After upgrading Tanzu Platform for Cloud Foundry Windows to version 10.2.9, or following a Windows stemcell upgrade, applications fail to start.
The following error is observed in the application logs:
[CELL/0] ERR Failed after xx.xx.xx: startup health check never passed.
[HEALTH/0] [ERR] instance proxy failed to start: Timed out after 2m0s (60 attempts) waiting for startup check to succeed: failed to make TCP connection to <IP>:<PORT>: timed out after 1.00 seconds
This issue typically occurs during a cf push, application restage, or when a stemcell upgrade triggers a container restart.
The error indicates that the readiness health check performed by the Diego cell failed to receive a successful response from the application within the configured timeout period.

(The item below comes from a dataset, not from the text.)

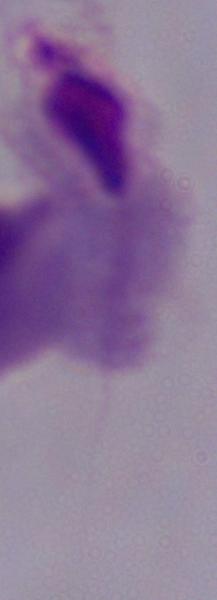

A trichomonad.

Micrograph. 1000x magnification.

In version 10.2.9, changes to the Diego cell or underlying networking logic may result in stricter port-probing. If an application takes longer to bind to its port than the default 60-second timeout, or if the platform attempts to probe multiple ports that are not actively listening, the instance is marked as unhealthy and terminated.
To resolve this, change the health check type from port (the default) to process and increase the startup timeout. This allows the platform to verify that the Windows process is running without waiting for a specific network response that may be delayed during initialization.
Add or update the following properties in your manifest.yml:
applications:
- name: my-windows-app
health-check-type: process
timeout: 180 # Increase timeout to 180 secondsIf you prefer to apply the change to an existing application without a manifest update:
cf set-health-check APP_NAME processcf push APP_NAME -t 180
Review breaking change reference below.
https://techdocs.broadcom.com/us/en/vmware-tanzu/platform/elastic-application-runtime/10-2/eart/breaking-changes.html under section
"Change: Apps are no longer accessible via the Diego Cell IP and Diego Cell host port by default"
If changing the health check type from port (the default) to process is not acceptable. And also increasing timeout to 180 seconds continue to fail. Check for cybersecurity software like Crowdstrike if installed.
Uninstalling Crowdstrike resolve the health check type of port failure in one instance.